“All you have to do is prioritize spending,” she said.
But for a coterie of economists who have studied decades of downturns, the recovery from the most recent recession is likely to be one of the most difficult and protracted in U.S. history, simply because of the recession’s unusual nature.
If it follows the patterns of other similar crises, the recovery of the U.S. economy could take years, according to influential studies by economists Ken Rogoff and Carmen and Vincent Reinhart.
Their research, which is well known at both the White House and the Federal Reserve, likens the economic situation in the United States today to past crises in countries around the world. It finds, for example, that in those countries unemployment rates and housing prices did not return to pre-recession levels for a decade or more after the crisis.
“The first lesson is don’t expect miracles,” said Carmen Reinhart, an economist with the Peterson Institute for International Economics.

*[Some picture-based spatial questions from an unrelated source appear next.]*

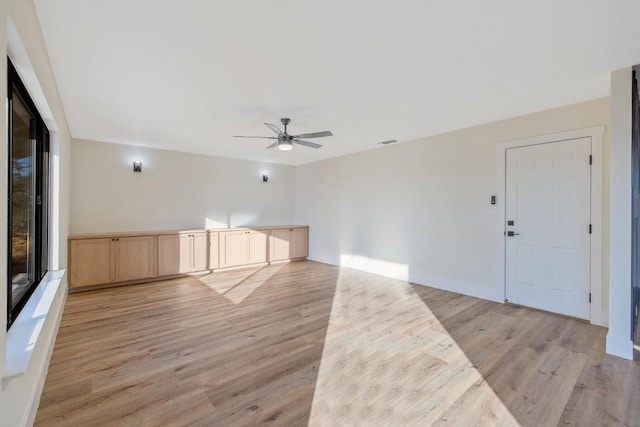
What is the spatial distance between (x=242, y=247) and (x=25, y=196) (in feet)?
13.5

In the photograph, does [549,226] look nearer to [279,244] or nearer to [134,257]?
[279,244]

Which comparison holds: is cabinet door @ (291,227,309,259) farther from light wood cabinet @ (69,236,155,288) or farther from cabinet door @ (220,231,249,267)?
light wood cabinet @ (69,236,155,288)

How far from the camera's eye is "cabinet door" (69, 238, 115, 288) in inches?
179

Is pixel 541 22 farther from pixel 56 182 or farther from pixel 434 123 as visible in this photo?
pixel 56 182

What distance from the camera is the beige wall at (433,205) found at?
4125 millimetres

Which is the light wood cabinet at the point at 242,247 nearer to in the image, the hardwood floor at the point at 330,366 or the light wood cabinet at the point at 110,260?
the light wood cabinet at the point at 110,260

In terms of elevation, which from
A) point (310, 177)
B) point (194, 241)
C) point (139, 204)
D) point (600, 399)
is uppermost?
point (310, 177)

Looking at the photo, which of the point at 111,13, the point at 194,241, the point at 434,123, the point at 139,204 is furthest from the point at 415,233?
the point at 139,204

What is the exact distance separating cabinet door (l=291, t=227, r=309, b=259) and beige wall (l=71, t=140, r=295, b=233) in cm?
70

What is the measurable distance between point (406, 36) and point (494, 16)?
22.0 inches

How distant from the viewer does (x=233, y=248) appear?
245 inches

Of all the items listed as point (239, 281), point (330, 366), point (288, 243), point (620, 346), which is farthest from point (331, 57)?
point (288, 243)

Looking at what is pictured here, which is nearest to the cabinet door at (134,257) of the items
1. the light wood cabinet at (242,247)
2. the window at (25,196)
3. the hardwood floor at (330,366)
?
the hardwood floor at (330,366)

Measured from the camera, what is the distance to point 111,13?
194 cm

This dismal outlook rarely enters the political rhetoric, even though current and former U.S. economic officials have read and admired these studies. In part, this is because speechwriters favor optimism. And in part, this is because figures such as Fed chief Ben S. Bernanke and former Obama economic adviser Lawrence H. Summers have hoped that the right government action could avert the mistakes that delayed past recoveries.
But in recent weeks, the ratcheting downward of U.S. economic growth and the panic on Wall Street caught many by surprise, bringing extra attention to the bleaker forecasts from the economic historians.
“The Wall Street forecasters and the Fed forecasters had always viewed the recovery as right around the corner,” Rogoff said. “But it never came. The last couple of weeks has been the nail in the coffin of the view that we were going to see a normal recovery.”
Normally, recovery from a recession is at least as rapid as the decline that led to the downturn.
Of the 11 U.S. recessions after World War II and before the most recent downturn, all but one were followed by recoveries that were more rapid than the decline, according to research by economists Michael D. Bordo and Joseph Haubrich. In those instances, gross domestic product, a standard measure of the size of the economy, rose faster than it had fallen.
But because of the severity of this recession, and the accompanying crises hitting banks and other lenders, economists believe that recovering from it will be more difficult.